━━━━━ Texte extrait

Évolutions du contexte
Ces dernières années, ses responsabilités se sont grandement élargies. Le contexte et les enjeux auxquels la fonction RH est confrontée ont beaucoup évolué. Arrêtons-nous sur quelques exemples:
- Le changement est devenu quasi permanent dans la société, dans la vie des entreprises mais également de leurs salariés. L’adaptation et l’agilité sont de mise, et la capacité à accompagner les équipes dans ces transformations et les changements d’organisation qui vont avec est devenue clé. A fortiori lorsque les organisations deviennent de plus en plus matricielles, et que le télétravail (lorsqu’il existe) ou la multiplicité des sites les rendent hybrides par nature. Les RH sont attendus.
- La digitalisation est à l’œuvre depuis quelques années, selon la taille (et le budget) des entreprises. Ce mouvement a été renforcé par l’arrivée de l’IA qui permettra d’importants gains de productivité. Mais l’IA fera également évoluer structurellement le business model des entreprises, donc les besoins (quantitatifs) et le contenu des métiers (qualitatif). Les RH sont attendus.
- Le rapport au travail est en pleine évolution: de «communautés» en entreprise, nous sommes passés à des attentes individualisées, chacun voulant «se réaliser» et attendant de l’entreprise qu’elle l’accompagne dans son projet. L’espérance de vie s’allonge et avec elle la durée des carrières: ce sont désormais quatre générations qui se côtoient au travail, avec la valeur ajoutée que cela peut produire, mais aussi les incompréhensions. Enfin, les départs en retraite massifs des années à venir posent la question de la transmission des savoirs (hard et soft skills), de la culture, et parfois de l’entreprise elle-même (groupes familiaux notamment). Les RH sont attendus.

━━━━━━━━━━
━━━━━ Données enregistrées

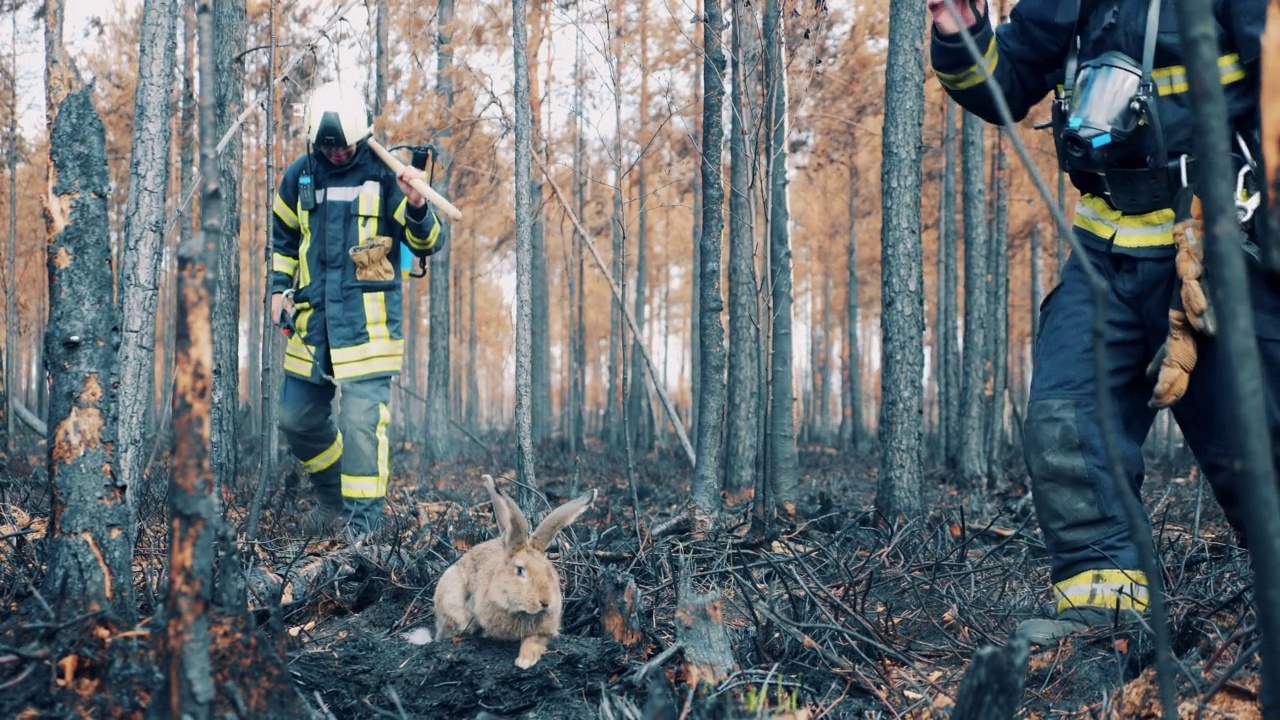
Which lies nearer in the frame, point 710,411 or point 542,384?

━━━━━━━━━━

_Actions requises:_
a. D'après l'extrait sur la fonction RH, combien de générations se côtoient désormais au travail ?
b. Remplacez « IA » par « intelligence artificielle » dans le passage de l'extrait sur la fonction RH qui commence par « - La digitalisation » et se poursuit jusqu'à « (qualitatif). Les RH sont attendus. », puis réécrivez ce passage.
Les lignes ci-dessus ne sont pas nécessaires.

_Résultats finaux:_
a. Quatre générations se côtoient désormais au travail.

b.
- La digitalisation est à l’œuvre depuis quelques années, selon la taille (et le budget) des entreprises. Ce mouvement a été renforcé par l’arrivée de l’intelligence artificielle qui permettra d’importants gains de productivité. Mais l’intelligence artificielle fera également évoluer structurellement le business model des entreprises, donc les besoins (quantitatifs) et le contenu des métiers (qualitatif). Les RH sont attendus.